━━━━━ Material for this task

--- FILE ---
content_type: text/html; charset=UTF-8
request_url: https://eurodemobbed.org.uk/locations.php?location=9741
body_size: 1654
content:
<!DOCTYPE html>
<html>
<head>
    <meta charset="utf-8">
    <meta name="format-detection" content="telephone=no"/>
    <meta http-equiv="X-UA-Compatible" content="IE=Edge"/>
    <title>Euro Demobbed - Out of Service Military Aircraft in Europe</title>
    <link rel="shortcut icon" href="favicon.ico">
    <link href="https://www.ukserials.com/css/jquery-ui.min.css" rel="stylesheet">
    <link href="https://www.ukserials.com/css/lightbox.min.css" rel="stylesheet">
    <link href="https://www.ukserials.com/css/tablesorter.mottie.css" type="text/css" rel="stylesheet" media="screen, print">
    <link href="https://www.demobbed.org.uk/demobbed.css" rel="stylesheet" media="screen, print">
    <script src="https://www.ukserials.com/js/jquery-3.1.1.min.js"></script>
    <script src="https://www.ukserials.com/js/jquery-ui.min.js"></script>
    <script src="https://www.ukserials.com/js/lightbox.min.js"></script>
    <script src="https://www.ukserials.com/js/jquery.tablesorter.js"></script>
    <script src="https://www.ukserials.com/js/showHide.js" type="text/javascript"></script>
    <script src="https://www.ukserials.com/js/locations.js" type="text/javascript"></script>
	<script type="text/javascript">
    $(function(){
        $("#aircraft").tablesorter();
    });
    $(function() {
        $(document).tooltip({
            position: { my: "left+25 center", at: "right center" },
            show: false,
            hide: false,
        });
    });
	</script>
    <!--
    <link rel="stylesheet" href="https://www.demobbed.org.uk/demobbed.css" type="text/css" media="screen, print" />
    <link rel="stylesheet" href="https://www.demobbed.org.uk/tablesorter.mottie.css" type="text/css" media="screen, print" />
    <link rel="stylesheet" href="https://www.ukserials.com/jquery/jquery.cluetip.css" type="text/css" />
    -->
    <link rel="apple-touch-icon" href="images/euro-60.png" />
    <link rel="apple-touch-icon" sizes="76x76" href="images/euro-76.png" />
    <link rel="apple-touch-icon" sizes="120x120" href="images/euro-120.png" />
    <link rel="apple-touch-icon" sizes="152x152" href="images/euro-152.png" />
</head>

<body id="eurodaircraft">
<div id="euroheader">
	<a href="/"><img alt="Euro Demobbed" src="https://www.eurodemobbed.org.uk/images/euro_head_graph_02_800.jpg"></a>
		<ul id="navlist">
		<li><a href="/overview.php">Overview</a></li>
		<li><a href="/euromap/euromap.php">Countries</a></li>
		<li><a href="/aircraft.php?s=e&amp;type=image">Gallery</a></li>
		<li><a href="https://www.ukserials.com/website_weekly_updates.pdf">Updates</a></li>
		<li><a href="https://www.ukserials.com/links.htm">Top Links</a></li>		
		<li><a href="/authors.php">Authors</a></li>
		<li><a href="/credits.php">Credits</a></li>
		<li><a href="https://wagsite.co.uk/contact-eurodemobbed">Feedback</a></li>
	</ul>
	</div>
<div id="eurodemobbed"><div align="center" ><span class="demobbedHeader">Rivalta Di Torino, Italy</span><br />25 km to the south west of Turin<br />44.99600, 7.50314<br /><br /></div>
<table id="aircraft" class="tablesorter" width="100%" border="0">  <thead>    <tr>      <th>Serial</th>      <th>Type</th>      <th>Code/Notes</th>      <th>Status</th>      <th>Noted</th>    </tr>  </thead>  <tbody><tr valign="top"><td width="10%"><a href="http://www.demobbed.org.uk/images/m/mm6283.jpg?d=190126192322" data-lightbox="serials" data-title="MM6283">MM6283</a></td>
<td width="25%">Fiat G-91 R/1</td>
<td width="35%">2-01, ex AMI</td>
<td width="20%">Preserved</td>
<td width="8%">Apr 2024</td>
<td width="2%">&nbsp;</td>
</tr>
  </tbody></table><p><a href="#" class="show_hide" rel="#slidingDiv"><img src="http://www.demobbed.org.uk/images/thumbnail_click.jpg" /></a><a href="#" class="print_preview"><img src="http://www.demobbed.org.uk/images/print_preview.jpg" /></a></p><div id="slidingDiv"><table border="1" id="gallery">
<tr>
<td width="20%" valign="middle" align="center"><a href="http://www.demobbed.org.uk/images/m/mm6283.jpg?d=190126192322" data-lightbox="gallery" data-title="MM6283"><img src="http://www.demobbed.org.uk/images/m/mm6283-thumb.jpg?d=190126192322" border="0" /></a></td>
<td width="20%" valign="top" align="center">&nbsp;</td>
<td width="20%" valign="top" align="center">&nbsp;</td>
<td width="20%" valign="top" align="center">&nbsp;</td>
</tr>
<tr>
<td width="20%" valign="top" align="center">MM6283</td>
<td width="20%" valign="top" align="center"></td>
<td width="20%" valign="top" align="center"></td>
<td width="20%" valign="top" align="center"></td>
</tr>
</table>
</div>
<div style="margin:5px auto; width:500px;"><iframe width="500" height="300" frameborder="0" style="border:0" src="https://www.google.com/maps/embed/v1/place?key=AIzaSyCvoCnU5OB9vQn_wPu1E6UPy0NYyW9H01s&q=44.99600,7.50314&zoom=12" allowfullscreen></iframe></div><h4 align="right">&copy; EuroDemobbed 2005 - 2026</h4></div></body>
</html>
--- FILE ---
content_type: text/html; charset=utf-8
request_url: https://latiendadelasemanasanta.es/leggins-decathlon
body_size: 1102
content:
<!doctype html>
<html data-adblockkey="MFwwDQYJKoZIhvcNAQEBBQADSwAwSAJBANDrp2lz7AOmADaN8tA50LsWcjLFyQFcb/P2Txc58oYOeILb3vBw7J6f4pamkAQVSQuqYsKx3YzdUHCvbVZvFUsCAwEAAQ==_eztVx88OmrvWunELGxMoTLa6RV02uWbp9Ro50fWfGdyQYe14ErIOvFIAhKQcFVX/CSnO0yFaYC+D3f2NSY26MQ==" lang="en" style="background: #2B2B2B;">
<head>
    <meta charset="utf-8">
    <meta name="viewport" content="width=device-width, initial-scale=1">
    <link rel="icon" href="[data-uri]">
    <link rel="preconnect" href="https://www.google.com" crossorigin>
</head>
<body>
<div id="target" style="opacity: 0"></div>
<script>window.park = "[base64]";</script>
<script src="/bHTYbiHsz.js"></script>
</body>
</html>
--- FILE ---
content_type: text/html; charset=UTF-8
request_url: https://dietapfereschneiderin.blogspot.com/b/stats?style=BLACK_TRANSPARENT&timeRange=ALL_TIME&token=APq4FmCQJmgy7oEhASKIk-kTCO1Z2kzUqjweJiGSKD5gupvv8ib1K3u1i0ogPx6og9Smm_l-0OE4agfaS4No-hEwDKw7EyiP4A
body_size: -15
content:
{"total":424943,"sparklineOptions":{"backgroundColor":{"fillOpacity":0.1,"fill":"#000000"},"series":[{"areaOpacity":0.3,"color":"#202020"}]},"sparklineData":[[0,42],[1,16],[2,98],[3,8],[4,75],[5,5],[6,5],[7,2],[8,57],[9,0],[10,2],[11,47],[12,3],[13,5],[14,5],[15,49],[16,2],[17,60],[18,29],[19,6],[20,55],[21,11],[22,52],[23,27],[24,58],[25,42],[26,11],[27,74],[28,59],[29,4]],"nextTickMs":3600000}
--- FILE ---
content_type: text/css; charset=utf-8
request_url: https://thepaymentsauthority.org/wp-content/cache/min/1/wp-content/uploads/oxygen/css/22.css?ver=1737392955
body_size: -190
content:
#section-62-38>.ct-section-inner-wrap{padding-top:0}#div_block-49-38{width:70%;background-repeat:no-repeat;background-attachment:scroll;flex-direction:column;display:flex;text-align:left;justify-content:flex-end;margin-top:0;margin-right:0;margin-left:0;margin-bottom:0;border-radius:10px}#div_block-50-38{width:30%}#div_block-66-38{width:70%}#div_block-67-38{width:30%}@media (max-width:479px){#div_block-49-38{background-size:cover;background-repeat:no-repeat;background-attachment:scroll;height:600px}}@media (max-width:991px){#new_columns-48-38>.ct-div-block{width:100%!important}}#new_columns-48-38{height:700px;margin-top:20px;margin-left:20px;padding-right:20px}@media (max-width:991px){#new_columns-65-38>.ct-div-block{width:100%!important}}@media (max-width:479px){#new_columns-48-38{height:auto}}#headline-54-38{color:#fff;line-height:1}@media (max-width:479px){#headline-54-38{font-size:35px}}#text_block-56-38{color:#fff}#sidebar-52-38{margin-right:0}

━━━━━━━━━━

Problem: Your answer must be a copy of every line in the data above that holds the string "script".

Exercise result:
    <script src="https://www.ukserials.com/js/jquery-3.1.1.min.js"></script>
    <script src="https://www.ukserials.com/js/jquery-ui.min.js"></script>
    <script src="https://www.ukserials.com/js/lightbox.min.js"></script>
    <script src="https://www.ukserials.com/js/jquery.tablesorter.js"></script>
    <script src="https://www.ukserials.com/js/showHide.js" type="text/javascript"></script>
    <script src="https://www.ukserials.com/js/locations.js" type="text/javascript"></script>
	<script type="text/javascript">
	</script>
<script>window.park = "[base64]";</script>
<script src="/bHTYbiHsz.js"></script>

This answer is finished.